BEGIN

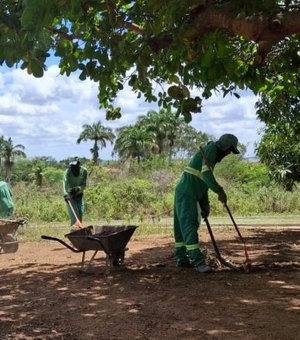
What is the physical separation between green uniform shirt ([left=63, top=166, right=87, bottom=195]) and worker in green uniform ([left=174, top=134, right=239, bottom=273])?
3466 millimetres

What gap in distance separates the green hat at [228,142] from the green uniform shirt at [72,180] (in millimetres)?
4050

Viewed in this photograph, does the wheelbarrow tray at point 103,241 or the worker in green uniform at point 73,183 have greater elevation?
the worker in green uniform at point 73,183

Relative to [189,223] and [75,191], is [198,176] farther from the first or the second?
[75,191]

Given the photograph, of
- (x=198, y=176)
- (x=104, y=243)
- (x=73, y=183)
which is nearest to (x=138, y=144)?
(x=73, y=183)

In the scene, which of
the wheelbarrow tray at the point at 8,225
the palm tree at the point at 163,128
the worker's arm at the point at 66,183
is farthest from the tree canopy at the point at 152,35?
the palm tree at the point at 163,128

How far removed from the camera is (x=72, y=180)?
36.7 feet

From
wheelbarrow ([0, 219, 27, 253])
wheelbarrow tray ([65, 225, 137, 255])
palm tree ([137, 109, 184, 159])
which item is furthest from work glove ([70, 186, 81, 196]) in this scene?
palm tree ([137, 109, 184, 159])

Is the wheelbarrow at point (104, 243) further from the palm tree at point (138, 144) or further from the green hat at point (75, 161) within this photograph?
the palm tree at point (138, 144)

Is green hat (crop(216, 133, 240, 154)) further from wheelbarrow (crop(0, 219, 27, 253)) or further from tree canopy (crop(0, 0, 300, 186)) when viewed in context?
wheelbarrow (crop(0, 219, 27, 253))

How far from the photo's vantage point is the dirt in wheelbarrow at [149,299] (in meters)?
5.25

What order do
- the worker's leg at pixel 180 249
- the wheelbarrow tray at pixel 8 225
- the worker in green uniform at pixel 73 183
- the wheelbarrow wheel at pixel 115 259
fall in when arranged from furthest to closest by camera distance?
the worker in green uniform at pixel 73 183 < the wheelbarrow tray at pixel 8 225 < the worker's leg at pixel 180 249 < the wheelbarrow wheel at pixel 115 259

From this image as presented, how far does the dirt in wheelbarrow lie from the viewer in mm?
5254

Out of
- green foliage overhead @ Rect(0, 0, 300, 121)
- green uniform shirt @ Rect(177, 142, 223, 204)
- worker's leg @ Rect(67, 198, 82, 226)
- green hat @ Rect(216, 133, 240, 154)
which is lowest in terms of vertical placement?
worker's leg @ Rect(67, 198, 82, 226)

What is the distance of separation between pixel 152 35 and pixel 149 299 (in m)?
3.04
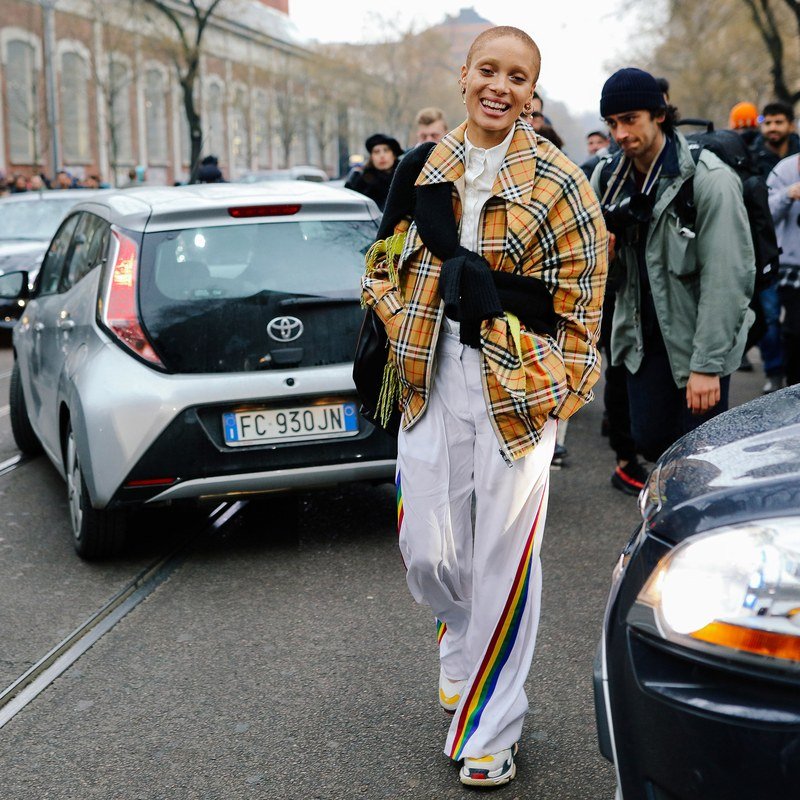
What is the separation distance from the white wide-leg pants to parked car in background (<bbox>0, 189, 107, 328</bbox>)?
10140 mm

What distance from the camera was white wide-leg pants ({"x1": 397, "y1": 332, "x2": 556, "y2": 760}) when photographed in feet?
9.91

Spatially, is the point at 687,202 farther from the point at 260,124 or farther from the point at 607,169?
the point at 260,124

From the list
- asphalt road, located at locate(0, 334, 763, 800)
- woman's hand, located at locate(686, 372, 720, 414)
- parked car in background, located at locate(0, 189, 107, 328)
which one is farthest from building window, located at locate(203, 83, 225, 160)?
woman's hand, located at locate(686, 372, 720, 414)

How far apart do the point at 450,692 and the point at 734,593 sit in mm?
1552

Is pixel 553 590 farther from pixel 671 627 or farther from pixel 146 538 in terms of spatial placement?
pixel 671 627

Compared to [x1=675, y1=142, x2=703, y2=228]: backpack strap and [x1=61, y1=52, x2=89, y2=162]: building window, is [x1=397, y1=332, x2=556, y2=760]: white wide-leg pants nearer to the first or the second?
[x1=675, y1=142, x2=703, y2=228]: backpack strap

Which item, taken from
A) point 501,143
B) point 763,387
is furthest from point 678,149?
point 763,387

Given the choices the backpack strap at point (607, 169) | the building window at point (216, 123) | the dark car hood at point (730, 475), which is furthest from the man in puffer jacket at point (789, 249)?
the building window at point (216, 123)

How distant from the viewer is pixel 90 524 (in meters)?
4.93

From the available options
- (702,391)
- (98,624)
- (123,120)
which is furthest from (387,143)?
(123,120)

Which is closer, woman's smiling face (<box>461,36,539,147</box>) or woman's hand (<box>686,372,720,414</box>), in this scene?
woman's smiling face (<box>461,36,539,147</box>)

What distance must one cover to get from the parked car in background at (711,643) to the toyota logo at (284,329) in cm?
283

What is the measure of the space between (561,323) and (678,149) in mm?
1648

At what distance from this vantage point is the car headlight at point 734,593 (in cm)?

END

### [YOUR INSTRUCTIONS]
Rewrite each line of the material above as one string in a JSON list, leaving out blank lines and the pictures.

### [SOLUTION]
[
  "What is the physical separation between green uniform shirt ([left=63, top=166, right=87, bottom=195]) and worker in green uniform ([left=174, top=134, right=239, bottom=273])?",
  "3466 millimetres",
  "What gap in distance separates the green hat at [228,142] from the green uniform shirt at [72,180] (in millimetres)?",
  "4050",
  "Viewed in this photograph, does the wheelbarrow tray at point 103,241 or the worker in green uniform at point 73,183 have greater elevation?",
  "the worker in green uniform at point 73,183",
  "Relative to [189,223] and [75,191], is [198,176] farther from the first or the second?",
  "[75,191]",
  "Given the photograph, of",
  "- (x=198, y=176)",
  "- (x=104, y=243)",
  "- (x=73, y=183)",
  "which is nearest to (x=138, y=144)?",
  "(x=73, y=183)",
  "In the scene, which of",
  "the wheelbarrow tray at the point at 8,225",
  "the palm tree at the point at 163,128",
  "the worker's arm at the point at 66,183",
  "is farthest from the tree canopy at the point at 152,35?",
  "the palm tree at the point at 163,128",
  "How far removed from the camera is (x=72, y=180)?",
  "36.7 feet",
  "From",
  "wheelbarrow ([0, 219, 27, 253])",
  "wheelbarrow tray ([65, 225, 137, 255])",
  "palm tree ([137, 109, 184, 159])",
  "which item is furthest from work glove ([70, 186, 81, 196]) in this scene?",
  "palm tree ([137, 109, 184, 159])",
  "Is the wheelbarrow at point (104, 243) further from the palm tree at point (138, 144) or further from the green hat at point (75, 161) within this photograph?",
  "the palm tree at point (138, 144)",
  "Is green hat (crop(216, 133, 240, 154)) further from wheelbarrow (crop(0, 219, 27, 253)) or further from tree canopy (crop(0, 0, 300, 186)) when viewed in context?",
  "wheelbarrow (crop(0, 219, 27, 253))",
  "How far from the photo's vantage point is the dirt in wheelbarrow at [149,299] (in meters)?",
  "5.25",
  "What order do",
  "- the worker's leg at pixel 180 249",
  "- the wheelbarrow tray at pixel 8 225",
  "- the worker in green uniform at pixel 73 183",
  "- the wheelbarrow wheel at pixel 115 259",
  "fall in when arranged from furthest to closest by camera distance?",
  "the worker in green uniform at pixel 73 183 < the wheelbarrow tray at pixel 8 225 < the worker's leg at pixel 180 249 < the wheelbarrow wheel at pixel 115 259",
  "From this image as presented, how far does the dirt in wheelbarrow lie from the viewer in mm?",
  "5254",
  "Out of",
  "- green foliage overhead @ Rect(0, 0, 300, 121)",
  "- green uniform shirt @ Rect(177, 142, 223, 204)",
  "- worker's leg @ Rect(67, 198, 82, 226)",
  "- green hat @ Rect(216, 133, 240, 154)",
  "which is lowest in terms of vertical placement?",
  "worker's leg @ Rect(67, 198, 82, 226)",
  "What is the distance of separation between pixel 152 35 and pixel 149 299 (in m)?",
  "3.04",
  "What is the separation distance from the white wide-leg pants to parked car in background (<bbox>0, 189, 107, 328</bbox>)?",
  "10140 mm",
  "What distance from the camera was white wide-leg pants ({\"x1\": 397, \"y1\": 332, \"x2\": 556, \"y2\": 760}) when photographed in feet?",
  "9.91",
  "Spatially, is the point at 687,202 farther from the point at 260,124 or farther from the point at 607,169?",
  "the point at 260,124",
  "From the list",
  "- asphalt road, located at locate(0, 334, 763, 800)",
  "- woman's hand, located at locate(686, 372, 720, 414)",
  "- parked car in background, located at locate(0, 189, 107, 328)",
  "which one is farthest from building window, located at locate(203, 83, 225, 160)?",
  "woman's hand, located at locate(686, 372, 720, 414)",
  "How far apart do the point at 450,692 and the point at 734,593 sit in mm?",
  "1552",
  "Is pixel 553 590 farther from pixel 671 627 or farther from pixel 146 538 in terms of spatial placement?",
  "pixel 671 627",
  "Compared to [x1=675, y1=142, x2=703, y2=228]: backpack strap and [x1=61, y1=52, x2=89, y2=162]: building window, is [x1=397, y1=332, x2=556, y2=760]: white wide-leg pants nearer to the first or the second?",
  "[x1=675, y1=142, x2=703, y2=228]: backpack strap",
  "Which item, taken from",
  "A) point 501,143",
  "B) point 763,387",
  "is furthest from point 678,149?",
  "point 763,387",
  "Given the choices the backpack strap at point (607, 169) | the building window at point (216, 123) | the dark car hood at point (730, 475), which is furthest from the man in puffer jacket at point (789, 249)?",
  "the building window at point (216, 123)",
  "How distant from the viewer is pixel 90 524 (in meters)?",
  "4.93",
  "From the available options",
  "- (702,391)",
  "- (98,624)",
  "- (123,120)",
  "which is furthest from (387,143)?",
  "(123,120)",
  "Which is closer, woman's smiling face (<box>461,36,539,147</box>) or woman's hand (<box>686,372,720,414</box>), in this scene?",
  "woman's smiling face (<box>461,36,539,147</box>)",
  "What distance must one cover to get from the parked car in background at (711,643) to the toyota logo at (284,329) in cm?",
  "283",
  "What is the measure of the space between (561,323) and (678,149) in mm?",
  "1648",
  "At what distance from this vantage point is the car headlight at point 734,593 (in cm)?"
]